Please Help me solve this error Process finished with exit code -1073741819 (0xC0000005)

My environment is python3.6.9 windows10 torch1.2.0. cuda9.2

My problem is when I running FC network the code works well in both CPU and GPU.
But when it comes to CNN, I can only train it on CPU. It raises an error when I try to train it on GPU.

like that: Process finished with exit code -1073741819 (0xC0000005)
I find the error raised when the code goes to loss.backword.

Please help me. Thank you a lot!

The error happened when I use the first column instead of the second.

device = torch.device(“cuda:0”)

device = torch.device(“cuda:0” if opt.cuda else “cpu”)

Finally, I figured out this.

This error occurs just because one of my variables is not loaded in cuda.

When I add this output = Variable(netD(real_cpu),requires_grad=True) the problem solved.

1 Like

Hi,

Out of curiosity, do you have custom cpp code in your backward?
Because pytorch should never raise such an unfriendly error message.
If you did not have custom code, can you provide a small code snippet to reproduce this please?

class Discriminator(nn.Module):
    def __init__(self):
        super(Discriminator, self).__init__()

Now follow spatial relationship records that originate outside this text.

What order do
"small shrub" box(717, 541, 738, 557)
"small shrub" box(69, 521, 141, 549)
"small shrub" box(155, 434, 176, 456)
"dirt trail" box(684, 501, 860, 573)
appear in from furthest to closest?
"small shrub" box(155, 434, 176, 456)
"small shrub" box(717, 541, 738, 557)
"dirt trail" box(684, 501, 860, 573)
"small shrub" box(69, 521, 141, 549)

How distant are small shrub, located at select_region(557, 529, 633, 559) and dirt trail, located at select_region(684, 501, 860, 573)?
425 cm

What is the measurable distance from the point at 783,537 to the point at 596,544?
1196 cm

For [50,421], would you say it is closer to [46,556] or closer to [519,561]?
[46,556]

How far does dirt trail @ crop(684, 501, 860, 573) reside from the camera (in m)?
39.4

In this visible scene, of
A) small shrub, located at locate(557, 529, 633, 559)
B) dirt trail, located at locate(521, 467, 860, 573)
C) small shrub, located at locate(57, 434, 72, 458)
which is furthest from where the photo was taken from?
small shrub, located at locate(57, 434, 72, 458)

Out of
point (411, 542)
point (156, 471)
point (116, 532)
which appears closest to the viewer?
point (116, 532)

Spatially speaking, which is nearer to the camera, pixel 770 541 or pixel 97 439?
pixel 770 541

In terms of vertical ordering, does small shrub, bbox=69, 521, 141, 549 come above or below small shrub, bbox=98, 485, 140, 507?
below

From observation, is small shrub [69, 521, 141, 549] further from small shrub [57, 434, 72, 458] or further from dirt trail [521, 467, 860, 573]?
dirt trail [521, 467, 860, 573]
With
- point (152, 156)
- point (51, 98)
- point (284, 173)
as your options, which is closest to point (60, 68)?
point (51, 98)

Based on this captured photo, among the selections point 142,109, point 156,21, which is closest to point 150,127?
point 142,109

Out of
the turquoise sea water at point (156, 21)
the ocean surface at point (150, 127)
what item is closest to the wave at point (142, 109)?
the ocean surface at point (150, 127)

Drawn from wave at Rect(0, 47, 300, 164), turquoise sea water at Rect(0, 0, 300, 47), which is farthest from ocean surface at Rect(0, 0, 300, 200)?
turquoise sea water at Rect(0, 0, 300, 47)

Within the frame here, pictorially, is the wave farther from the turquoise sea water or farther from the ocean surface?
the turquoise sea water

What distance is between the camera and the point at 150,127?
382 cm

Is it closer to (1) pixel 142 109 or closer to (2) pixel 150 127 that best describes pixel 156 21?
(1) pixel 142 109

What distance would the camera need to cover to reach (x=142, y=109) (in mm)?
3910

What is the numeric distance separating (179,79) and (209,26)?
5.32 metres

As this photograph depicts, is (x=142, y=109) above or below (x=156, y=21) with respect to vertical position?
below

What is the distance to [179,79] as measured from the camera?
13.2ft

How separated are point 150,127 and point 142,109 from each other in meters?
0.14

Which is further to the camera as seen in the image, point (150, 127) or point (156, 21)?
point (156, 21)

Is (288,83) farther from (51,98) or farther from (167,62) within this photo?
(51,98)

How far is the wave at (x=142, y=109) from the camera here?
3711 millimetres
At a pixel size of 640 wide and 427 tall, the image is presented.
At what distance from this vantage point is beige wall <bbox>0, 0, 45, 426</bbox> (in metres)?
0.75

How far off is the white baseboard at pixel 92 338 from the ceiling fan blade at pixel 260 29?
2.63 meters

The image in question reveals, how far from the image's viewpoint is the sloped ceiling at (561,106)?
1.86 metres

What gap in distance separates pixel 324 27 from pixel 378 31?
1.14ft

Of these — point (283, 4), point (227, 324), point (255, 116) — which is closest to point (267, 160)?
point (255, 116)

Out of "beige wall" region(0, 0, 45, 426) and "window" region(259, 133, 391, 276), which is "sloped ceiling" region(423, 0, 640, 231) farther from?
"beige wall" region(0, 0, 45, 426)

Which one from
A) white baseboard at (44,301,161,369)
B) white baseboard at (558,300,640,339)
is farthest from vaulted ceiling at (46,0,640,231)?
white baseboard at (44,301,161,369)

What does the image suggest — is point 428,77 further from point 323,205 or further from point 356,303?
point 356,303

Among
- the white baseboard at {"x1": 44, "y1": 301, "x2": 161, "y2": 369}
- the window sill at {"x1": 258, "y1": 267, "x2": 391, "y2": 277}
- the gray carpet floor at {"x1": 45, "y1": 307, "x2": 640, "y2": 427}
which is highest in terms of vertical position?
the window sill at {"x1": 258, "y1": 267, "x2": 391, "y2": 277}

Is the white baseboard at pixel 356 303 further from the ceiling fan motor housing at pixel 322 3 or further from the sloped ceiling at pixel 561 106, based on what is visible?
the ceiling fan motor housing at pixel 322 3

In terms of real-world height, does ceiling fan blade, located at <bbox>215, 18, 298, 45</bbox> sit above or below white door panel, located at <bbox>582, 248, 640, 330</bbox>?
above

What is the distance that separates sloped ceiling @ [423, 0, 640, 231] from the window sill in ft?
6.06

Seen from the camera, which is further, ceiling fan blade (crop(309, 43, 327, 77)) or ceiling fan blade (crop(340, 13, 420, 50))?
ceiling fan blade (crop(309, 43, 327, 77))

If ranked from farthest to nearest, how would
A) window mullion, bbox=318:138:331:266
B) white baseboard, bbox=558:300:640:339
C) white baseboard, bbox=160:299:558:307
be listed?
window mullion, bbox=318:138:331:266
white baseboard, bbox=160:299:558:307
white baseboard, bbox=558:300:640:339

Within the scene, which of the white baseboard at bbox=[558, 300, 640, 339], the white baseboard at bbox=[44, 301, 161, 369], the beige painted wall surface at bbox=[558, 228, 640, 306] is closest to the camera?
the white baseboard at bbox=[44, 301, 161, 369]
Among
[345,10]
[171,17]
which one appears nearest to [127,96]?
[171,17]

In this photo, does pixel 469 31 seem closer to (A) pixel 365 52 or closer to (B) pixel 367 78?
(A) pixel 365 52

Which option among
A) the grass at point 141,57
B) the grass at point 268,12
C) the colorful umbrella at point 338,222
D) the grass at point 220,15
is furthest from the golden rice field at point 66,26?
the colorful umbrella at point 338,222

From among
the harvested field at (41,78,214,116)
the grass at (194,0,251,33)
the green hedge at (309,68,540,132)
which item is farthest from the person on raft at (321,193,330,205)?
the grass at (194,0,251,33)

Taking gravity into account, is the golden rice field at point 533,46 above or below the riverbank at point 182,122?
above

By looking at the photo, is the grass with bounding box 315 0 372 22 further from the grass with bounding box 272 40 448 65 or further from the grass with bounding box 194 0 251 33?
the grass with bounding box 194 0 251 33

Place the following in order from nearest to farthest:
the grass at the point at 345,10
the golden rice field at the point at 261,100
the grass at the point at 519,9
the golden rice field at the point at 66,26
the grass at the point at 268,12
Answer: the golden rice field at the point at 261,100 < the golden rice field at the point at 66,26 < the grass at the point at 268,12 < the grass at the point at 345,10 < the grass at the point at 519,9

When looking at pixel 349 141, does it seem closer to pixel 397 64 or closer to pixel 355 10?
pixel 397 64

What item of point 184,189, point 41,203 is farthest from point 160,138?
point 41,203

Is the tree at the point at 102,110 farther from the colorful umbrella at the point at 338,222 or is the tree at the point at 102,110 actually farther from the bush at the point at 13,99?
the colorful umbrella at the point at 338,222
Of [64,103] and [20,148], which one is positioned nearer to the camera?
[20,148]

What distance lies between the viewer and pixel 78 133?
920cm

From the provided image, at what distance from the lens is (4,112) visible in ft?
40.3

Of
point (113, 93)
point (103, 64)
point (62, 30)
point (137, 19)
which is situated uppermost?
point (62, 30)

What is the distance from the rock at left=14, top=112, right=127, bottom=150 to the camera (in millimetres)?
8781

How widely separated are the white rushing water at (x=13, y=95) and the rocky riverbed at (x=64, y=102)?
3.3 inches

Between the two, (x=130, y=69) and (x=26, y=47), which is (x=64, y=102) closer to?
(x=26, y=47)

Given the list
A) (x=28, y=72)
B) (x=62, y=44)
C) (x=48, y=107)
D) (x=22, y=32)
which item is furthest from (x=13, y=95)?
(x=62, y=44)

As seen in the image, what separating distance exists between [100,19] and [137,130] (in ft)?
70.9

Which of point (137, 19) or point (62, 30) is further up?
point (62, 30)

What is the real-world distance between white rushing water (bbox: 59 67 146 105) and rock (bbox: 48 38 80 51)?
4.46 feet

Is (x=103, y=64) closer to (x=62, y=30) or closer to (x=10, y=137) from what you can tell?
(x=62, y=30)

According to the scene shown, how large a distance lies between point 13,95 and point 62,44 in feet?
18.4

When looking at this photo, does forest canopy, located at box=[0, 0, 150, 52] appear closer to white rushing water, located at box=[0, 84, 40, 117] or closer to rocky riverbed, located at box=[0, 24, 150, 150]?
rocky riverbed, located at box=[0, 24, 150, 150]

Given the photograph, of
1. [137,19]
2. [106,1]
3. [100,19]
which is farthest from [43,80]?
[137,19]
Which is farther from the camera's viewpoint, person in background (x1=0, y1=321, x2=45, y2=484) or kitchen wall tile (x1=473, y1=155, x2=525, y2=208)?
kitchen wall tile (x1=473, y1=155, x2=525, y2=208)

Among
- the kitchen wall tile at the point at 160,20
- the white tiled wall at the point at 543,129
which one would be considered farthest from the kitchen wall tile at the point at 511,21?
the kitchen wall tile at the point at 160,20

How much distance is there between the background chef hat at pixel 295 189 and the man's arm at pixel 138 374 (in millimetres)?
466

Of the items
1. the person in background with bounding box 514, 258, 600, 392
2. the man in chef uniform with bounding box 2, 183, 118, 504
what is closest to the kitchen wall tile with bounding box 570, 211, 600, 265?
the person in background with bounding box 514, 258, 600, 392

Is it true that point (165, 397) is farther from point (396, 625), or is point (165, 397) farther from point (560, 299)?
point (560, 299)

        self.main = nn.Sequential(
            # input is (nc) x 64 x 64
            nn.Conv2d(nc, ndf, 4, 2, 1, bias=False),
            nn.LeakyReLU(0.2, inplace=True),
            # state size. (ndf) x 32 x 32
            nn.Conv2d(ndf, ndf * 2, 4, 2, 1, bias=False),
            nn.BatchNorm2d(ndf * 2),
            nn.LeakyReLU(0.2, inplace=True),
            # state size. (ndf*2) x 16 x 16
            nn.Conv2d(ndf * 2, ndf * 4, 4, 2, 1, bias=False),
            nn.BatchNorm2d(ndf * 4),
            nn.LeakyReLU(0.2, inplace=True),
            # state size. (ndf*4) x 8 x 8
            nn.Conv2d(ndf * 4, ndf * 8, 4, 2, 1, bias=False),
            nn.BatchNorm2d(ndf * 8),
            nn.LeakyReLU(0.2, inplace=True),
            # state size. (ndf*8) x 4 x 4
            nn.Conv2d(ndf * 8, 1, 4, 1, 0, bias=False),
            nn.Sigmoid()
        )
    def forward(self, input):
        output = self.main(input)

        return output.view(-1, 1).squeeze(1)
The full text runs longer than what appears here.